NICE: To Optimize In-Context Examples or Not?

TL;DR

The paper questions the universal value of in-context example optimization (ICE) when task instructions are detailed, introducing the Normalized Invariability to Choice of Examples (NICE) metric to predict when ICE vs instruction optimization is advantageous. Through experiments across diverse tasks and models, it shows that detailed instructions often make model performance invariant to ICE choices (high NICE), enabling random ICE to match or outperform carefully selected demonstrations. Conversely, for tasks with complex output schemas (low NICE), ICE optimization remains beneficial, highlighting a trade-off that NICE can illuminate for efficient prompt engineering. The work provides practical guidance and a scalable metric to allocate compute between instruction design and ICE retrieval, with code available at the authors’ repository.

Abstract

Recent work shows that in-context learning and optimization of in-context examples (ICE) can significantly improve the accuracy of large language models (LLMs) on a wide range of tasks, leading to an apparent consensus that ICE optimization is crucial for better performance. However, most of these studies assume a fixed or no instruction provided in the prompt. We challenge this consensus by investigating the necessity of optimizing ICE when task-specific instructions are provided and find that there are many tasks for which it yields diminishing returns. In particular, using a diverse set of tasks and a systematically created instruction set with gradually added details, we find that as the prompt instruction becomes more detailed, the returns on ICE optimization diminish. To characterize this behavior, we introduce a task-specific metric called Normalized Invariability to Choice of Examples (NICE) that quantifies the learnability of tasks from a given instruction, and provides a heuristic to help decide whether to optimize instructions or ICE for a new task. Given a task, the proposed metric can reliably predict the utility of optimizing ICE compared to using random ICE. Our code is available at https://github.com/microsoft/nice-icl.

Figures (15)

• Figure 1: Prompt optimization using the NICE score.
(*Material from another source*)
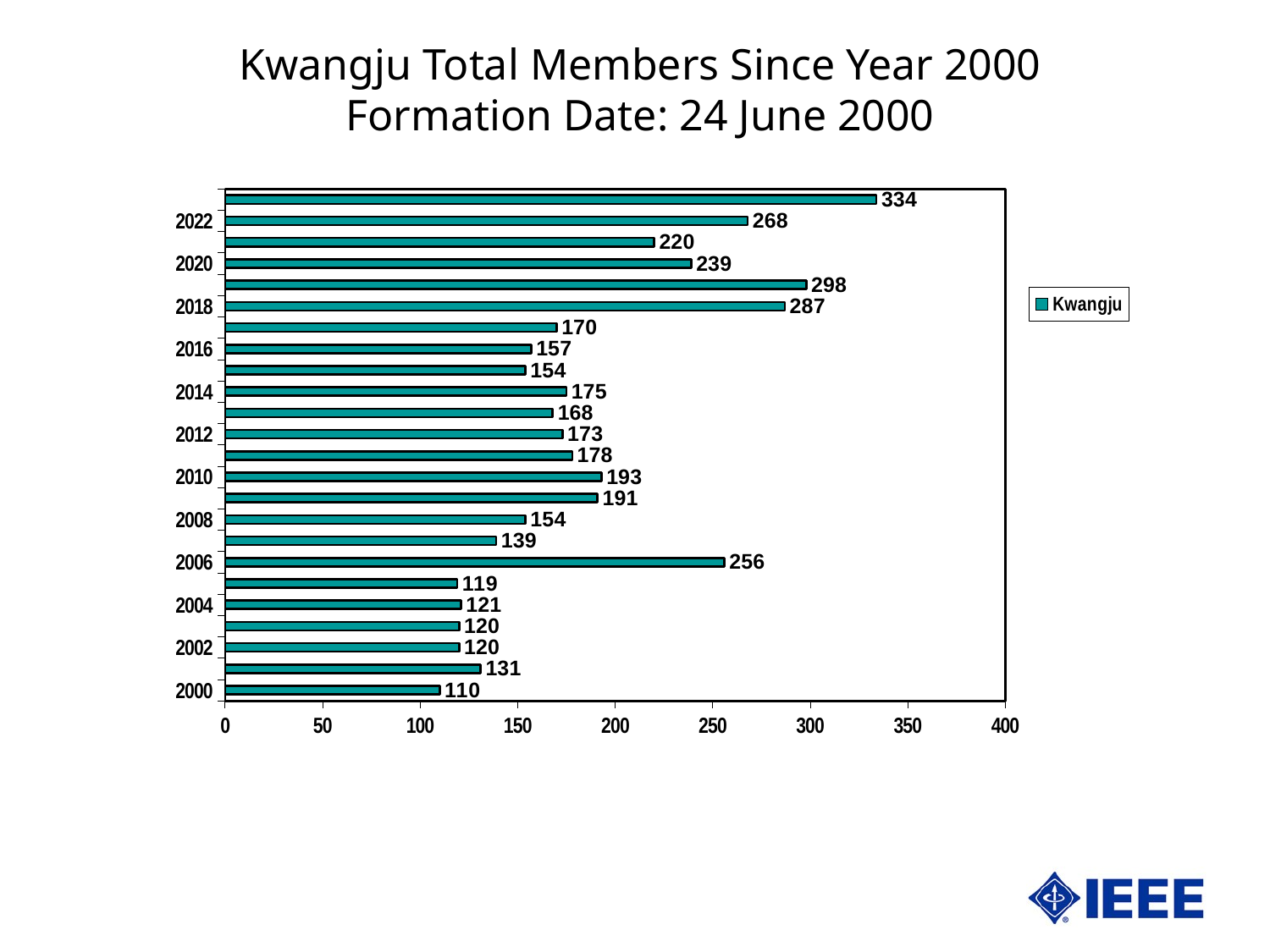
Which is larger, the value for 2010 or the value for 2016? 2010 What is the value for 2000? 110 Is the value for 2014 greater or less than 150? greater What is the value for 2018? 287 Which year has the lowest value? 2000 What kind of chart is shown on the slide? bar chart What is the difference between the values for 2022 and 2020? 29 What is the value for 2006? 256 What is the value of the longest bar in the chart? 334 What series name does the legend show? Kwangju How many bars are plotted in the chart? 24 What is the value for 2022? 268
Given a task and a template instruction, the NICE score provides a heuristic to decide whether to improve the instruction (high NICE) or the in-context examples (low NICE) to optimize task performance.
• Figure 2: GPT-4's performance trend on various tasks as the average distance of ICE from the query increases. Arrow indicates change in NICE from no instruction to a detailed instruction. With a detailed instruction, NICE is near 1 for all tasks except schema-based generative tasks like MTOP and Break. Error bars are calculated from the standard deviation of accuracies across 50 queries.
• Figure 3: Comparing ICE optimization methods against random ICE with a detailed instruction for classification and structured generation tasks using GPT-3.5. LM (Task Def. with Label Meanings), R (Task Def. with Rules).
• Figure 4: Label perturbation (gold to random) performance for classification and structured generation tasks using GPT-3.5-turbo. Abbreviation key = DI (Delusive Instruction), NI (No Instruction), TD (Task Definition), +LS (Task Def. with Label Space), +LM (Task Def. with Label Meanings), +R (Task Def. with Rules). Error bars are calculated from the standard deviation in accuracies in the same way as in Fig. \ref{['fig:ice_v_inst']} (random example case).
• Figure 5: Classification Task - Delusive Instruction.